The art of applying k-means is knowing how to pick K, how many clusters. He presented the “elbow method” which basically lets you keep making K bigger until you don’t get a significant improvement in the error from its application.

**Principle Component Analysis**

PCA is an algorithm to project a high dimensional dataset down to a lower dimensional dataset. You can use this to project 10,000 dimensional input data down to, say, 1000 dimensions so that then your learning algorithms run faster because there’s less data. Or you can try to project data down to 2 or 3 dimensions for visualization.

The actual PCA algorithm basically boils down to “calculate eigenvectors”. Which Ng sort of said was the case, while not assuming the student knows what an eigenvector is. It was a pretty clear explanation really.

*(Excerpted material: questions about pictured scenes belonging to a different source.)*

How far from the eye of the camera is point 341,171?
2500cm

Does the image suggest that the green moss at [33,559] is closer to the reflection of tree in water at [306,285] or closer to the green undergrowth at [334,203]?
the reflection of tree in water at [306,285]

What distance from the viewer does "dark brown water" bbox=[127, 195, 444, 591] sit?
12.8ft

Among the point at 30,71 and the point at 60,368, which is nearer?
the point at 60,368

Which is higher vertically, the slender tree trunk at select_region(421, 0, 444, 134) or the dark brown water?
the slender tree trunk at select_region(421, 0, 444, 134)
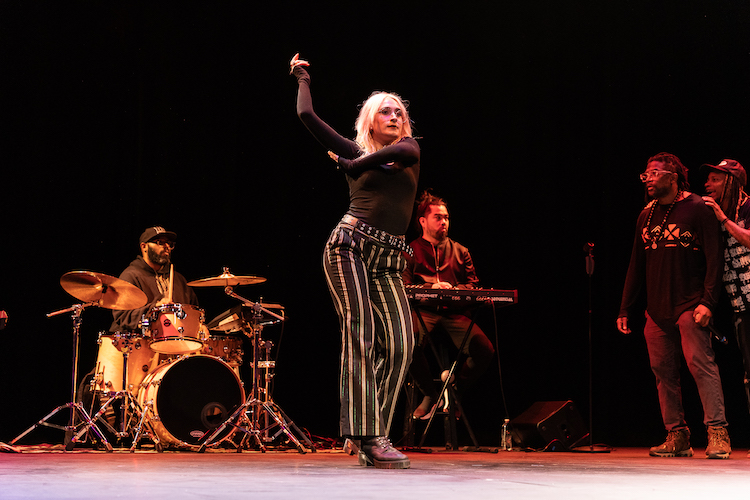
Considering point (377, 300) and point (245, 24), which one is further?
point (245, 24)

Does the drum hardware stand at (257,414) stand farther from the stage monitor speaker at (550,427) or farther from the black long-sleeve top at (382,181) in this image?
the black long-sleeve top at (382,181)

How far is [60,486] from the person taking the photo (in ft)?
8.36

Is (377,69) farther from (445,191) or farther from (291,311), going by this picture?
(291,311)

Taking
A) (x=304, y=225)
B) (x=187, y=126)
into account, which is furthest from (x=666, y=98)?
(x=187, y=126)

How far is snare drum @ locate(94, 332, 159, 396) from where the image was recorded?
5496 millimetres

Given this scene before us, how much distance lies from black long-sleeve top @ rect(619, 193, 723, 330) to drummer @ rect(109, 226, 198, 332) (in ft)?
10.4

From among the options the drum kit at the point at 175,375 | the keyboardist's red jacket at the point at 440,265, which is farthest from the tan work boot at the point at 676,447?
the drum kit at the point at 175,375

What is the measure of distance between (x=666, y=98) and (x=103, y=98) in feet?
13.7

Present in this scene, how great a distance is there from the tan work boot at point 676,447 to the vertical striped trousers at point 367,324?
Result: 2.05m

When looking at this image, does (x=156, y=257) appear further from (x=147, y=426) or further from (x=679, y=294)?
(x=679, y=294)

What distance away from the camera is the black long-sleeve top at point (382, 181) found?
10.6ft

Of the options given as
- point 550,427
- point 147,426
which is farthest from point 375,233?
point 147,426

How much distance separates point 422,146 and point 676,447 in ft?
9.62

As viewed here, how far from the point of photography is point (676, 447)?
4.67m
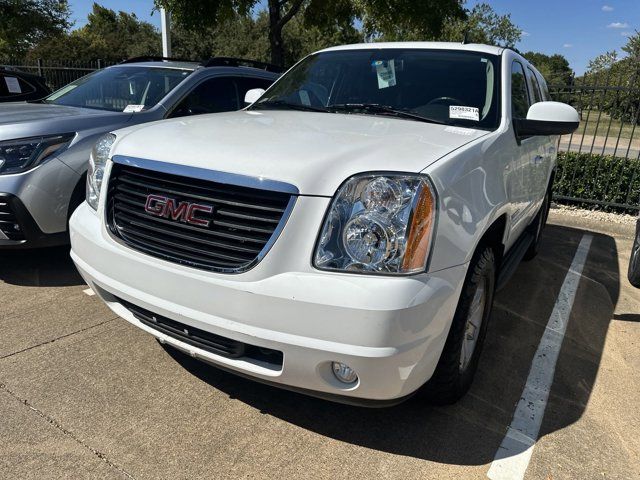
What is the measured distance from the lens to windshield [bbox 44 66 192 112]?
4.85 metres

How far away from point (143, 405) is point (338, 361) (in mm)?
1163

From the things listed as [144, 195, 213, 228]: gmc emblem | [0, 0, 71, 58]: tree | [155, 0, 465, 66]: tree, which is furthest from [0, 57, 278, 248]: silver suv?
[0, 0, 71, 58]: tree

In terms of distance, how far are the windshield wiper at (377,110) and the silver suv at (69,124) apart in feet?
6.50

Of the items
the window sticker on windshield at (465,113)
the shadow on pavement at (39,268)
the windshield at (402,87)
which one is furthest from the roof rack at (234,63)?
the window sticker on windshield at (465,113)

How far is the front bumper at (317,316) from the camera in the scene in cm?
188

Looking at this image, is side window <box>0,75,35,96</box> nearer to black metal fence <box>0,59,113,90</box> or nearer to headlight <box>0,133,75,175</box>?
headlight <box>0,133,75,175</box>

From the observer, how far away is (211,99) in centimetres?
516

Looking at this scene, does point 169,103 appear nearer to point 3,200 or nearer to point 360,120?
point 3,200

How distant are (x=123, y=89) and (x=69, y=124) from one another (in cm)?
123

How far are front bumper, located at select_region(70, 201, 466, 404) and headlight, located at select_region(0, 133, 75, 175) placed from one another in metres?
2.04

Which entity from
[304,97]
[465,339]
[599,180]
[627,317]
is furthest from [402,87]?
[599,180]

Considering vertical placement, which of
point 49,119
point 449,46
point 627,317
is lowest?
point 627,317

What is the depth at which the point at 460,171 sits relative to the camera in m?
2.19

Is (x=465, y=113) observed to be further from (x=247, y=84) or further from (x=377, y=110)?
(x=247, y=84)
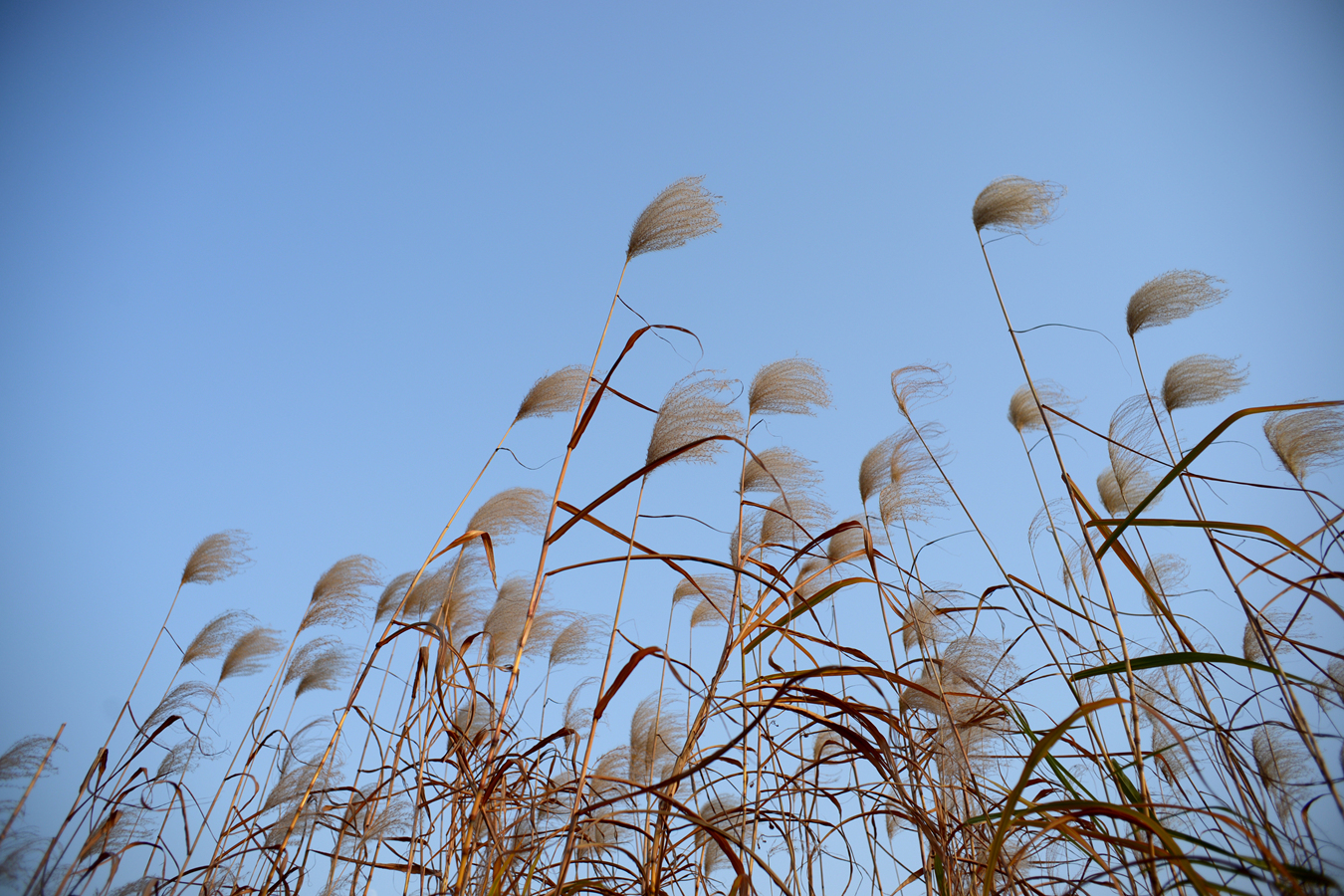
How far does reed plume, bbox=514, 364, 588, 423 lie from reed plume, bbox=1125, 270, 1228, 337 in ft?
5.97

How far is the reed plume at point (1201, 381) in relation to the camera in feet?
6.93

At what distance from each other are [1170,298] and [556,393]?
77.0 inches

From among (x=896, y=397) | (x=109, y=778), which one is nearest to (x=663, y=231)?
(x=896, y=397)

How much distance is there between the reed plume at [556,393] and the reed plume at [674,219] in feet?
1.12

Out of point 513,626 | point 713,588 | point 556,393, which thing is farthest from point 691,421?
point 713,588

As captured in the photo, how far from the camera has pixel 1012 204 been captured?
6.31 feet

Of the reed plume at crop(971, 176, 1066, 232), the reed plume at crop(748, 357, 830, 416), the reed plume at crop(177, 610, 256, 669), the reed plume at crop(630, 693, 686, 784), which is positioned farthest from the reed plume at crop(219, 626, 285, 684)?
the reed plume at crop(971, 176, 1066, 232)

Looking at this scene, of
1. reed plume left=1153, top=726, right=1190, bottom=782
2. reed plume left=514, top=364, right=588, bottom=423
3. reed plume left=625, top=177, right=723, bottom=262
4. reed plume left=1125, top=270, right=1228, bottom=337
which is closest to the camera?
reed plume left=1153, top=726, right=1190, bottom=782

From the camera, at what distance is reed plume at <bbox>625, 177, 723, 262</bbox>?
5.33 feet

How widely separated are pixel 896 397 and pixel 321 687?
284 centimetres

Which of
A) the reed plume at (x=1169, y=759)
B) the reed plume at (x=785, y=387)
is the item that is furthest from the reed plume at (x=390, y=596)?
the reed plume at (x=1169, y=759)

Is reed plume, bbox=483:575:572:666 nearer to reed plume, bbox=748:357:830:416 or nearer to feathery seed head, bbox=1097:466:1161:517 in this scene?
reed plume, bbox=748:357:830:416

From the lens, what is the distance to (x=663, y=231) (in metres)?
1.63

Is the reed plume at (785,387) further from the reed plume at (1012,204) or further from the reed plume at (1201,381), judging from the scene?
the reed plume at (1201,381)
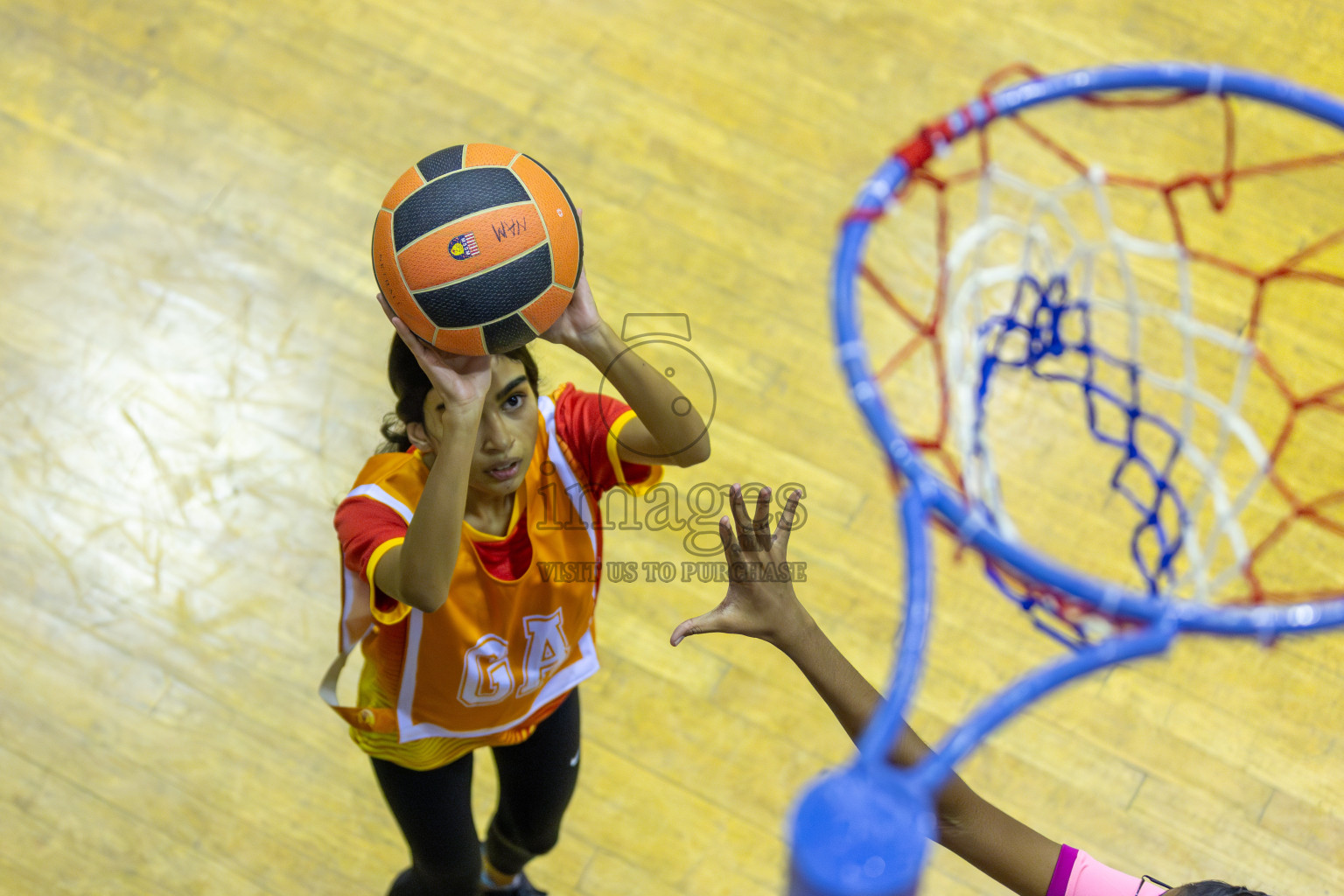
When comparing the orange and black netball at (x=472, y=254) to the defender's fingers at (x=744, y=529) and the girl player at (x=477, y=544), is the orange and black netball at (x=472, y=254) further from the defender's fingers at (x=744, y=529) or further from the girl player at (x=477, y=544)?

You still have to choose how many dimensions you want in your reduced dataset. His heuristic is “You want 99 percent of value retained”, which means “accept up to 1% error”. He says in practice you can often reduce data to 1/5 to 1/10 the number of dimensions and stay in this threshold.

**Homework**

Our actual homework this week was really simple, basically writing one-two lines of vector math code at a time to implement the pieces of k-means and PCA algorithms. Not much learning. There was a bunch of optional extra homework assignments applying to real world data. Using k-means clustering to reduce an image palette for instance (find the 16 most important colors). Or use PCA to reduce pixel data from pictures to the important components for facial recognition. That was neat stuff, I wish we’d done that for homework.

Once again I find myself wanting to do this stuff in Python. PCA would be nice to apply to that Battlefield 4 dataset I collected; it’s ~20 dimensional data, boil it down to the 4 or 5 eigenvectors that really define people’s performance. Then maybe cluster that to segment the population.